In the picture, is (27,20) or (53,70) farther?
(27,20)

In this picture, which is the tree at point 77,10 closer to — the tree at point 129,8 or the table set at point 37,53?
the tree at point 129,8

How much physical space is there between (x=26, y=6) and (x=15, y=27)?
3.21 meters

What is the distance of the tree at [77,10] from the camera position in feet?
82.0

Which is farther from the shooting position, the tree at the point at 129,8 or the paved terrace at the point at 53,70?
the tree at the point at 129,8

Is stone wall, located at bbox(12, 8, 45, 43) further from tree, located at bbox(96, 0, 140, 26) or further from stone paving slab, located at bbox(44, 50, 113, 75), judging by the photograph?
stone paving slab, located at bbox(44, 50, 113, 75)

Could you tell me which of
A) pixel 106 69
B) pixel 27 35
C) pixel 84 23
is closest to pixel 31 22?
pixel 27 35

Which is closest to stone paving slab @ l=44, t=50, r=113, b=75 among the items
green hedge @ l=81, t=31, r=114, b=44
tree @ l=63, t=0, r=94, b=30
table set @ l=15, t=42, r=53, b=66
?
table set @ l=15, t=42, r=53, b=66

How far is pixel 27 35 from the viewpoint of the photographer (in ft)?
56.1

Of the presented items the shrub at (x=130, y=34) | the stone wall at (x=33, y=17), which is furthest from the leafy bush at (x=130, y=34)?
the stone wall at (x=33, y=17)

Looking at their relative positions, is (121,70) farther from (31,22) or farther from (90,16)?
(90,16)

--

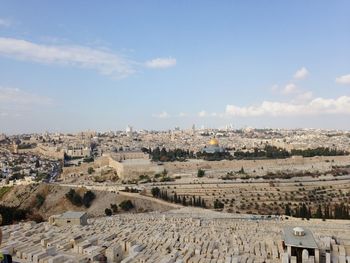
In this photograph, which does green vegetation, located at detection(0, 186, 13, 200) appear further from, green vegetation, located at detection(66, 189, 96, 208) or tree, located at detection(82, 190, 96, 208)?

**EXERCISE REQUIREMENTS:** Please extract every line of the items above that contains the string "pixel", matching case exactly.

**TASK OUTPUT:**
A) pixel 106 69
B) pixel 27 35
C) pixel 84 23
is closest to pixel 31 22?
pixel 27 35
How far is pixel 27 35 from the viewpoint of the photographer (in ft)?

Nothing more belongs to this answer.